La presidenta acaba de inaugurar como centro cultural un reciclado edificio que había nacido como sede del Correo Central, pegado al Luna Park, otro sitio emblemático de la Ciudad de Buenos Aires. Señorial, exquisita, lujosa a la vieja usanza, es una construcción monumental que se mantiene erguida para recordarnos la Argentina de fines del siglo XIX y principios del XX, aquella “potencia” de cuando los estancieros viajaban a Europa con su vaca (y su leche fresca) a bordo. Dicen que es el edificio más grande del país y Cristina Kirchner lo reivindicó como el mayor centro cultural de América Latina. De hecho, tiene varios miles de metros cuadrados más que el de la Casa de la Moneda de Chile, que hasta ahora era considerado como el número uno del subcontinente.
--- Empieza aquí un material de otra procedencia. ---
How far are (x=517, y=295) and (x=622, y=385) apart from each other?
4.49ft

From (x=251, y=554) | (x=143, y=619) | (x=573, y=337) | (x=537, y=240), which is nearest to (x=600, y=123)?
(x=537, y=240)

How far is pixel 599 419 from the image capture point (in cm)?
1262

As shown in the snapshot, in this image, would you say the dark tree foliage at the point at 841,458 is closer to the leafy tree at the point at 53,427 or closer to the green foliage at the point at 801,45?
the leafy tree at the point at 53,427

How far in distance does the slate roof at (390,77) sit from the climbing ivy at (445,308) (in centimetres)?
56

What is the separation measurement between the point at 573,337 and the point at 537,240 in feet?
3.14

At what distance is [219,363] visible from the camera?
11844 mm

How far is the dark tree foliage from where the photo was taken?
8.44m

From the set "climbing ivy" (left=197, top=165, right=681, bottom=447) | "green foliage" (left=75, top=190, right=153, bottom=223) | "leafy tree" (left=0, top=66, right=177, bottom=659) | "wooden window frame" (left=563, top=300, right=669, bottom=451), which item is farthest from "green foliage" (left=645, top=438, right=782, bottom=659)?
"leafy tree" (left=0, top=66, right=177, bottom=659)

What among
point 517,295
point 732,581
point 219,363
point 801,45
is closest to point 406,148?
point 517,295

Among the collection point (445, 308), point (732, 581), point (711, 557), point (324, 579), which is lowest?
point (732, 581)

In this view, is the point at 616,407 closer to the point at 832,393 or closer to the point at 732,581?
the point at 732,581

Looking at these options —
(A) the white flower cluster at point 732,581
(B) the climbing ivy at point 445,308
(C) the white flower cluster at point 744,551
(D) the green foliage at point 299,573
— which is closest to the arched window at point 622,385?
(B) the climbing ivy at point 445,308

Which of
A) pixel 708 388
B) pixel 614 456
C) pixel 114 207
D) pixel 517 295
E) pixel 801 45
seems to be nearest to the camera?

Entre aquel sueño de grandeza y éste actual, que reflejan la inversión de $2469 millones y el orgullo por esta inauguración, hay un mar de diferencias, pero los emparenta el ADN: los argentinos necesitamos -y nuestros gobernantes bien nos representan en esta necesidad- sentirnos al tope, mirar desde arriba. Tiene la ventaja de darnos cierta seguridad pero, a la vez, nos abre un flanco de debilidad, para entrarnos.
En Neuquén, la provincia orgullosa de su Vaca Muerta, no nos quedamos atrás. No tenemos el edificio más grande del país, pero sí el shopping de mayor superficie de toda la Patagonia, una Legislatura imponente, una sede faraónica para el Poder Judicial y una serie de edificios ministeriales que bien quisieran algunos ministerios nacionales.
Toda sociedad tiene derecho a fortalecer su ego colectivo y poner la ilusión en un futuro optimista. Aunque ninguna debería relegar esa cuota de humildad que abre bien los ojos y muestra -nítido- todo lo que falta.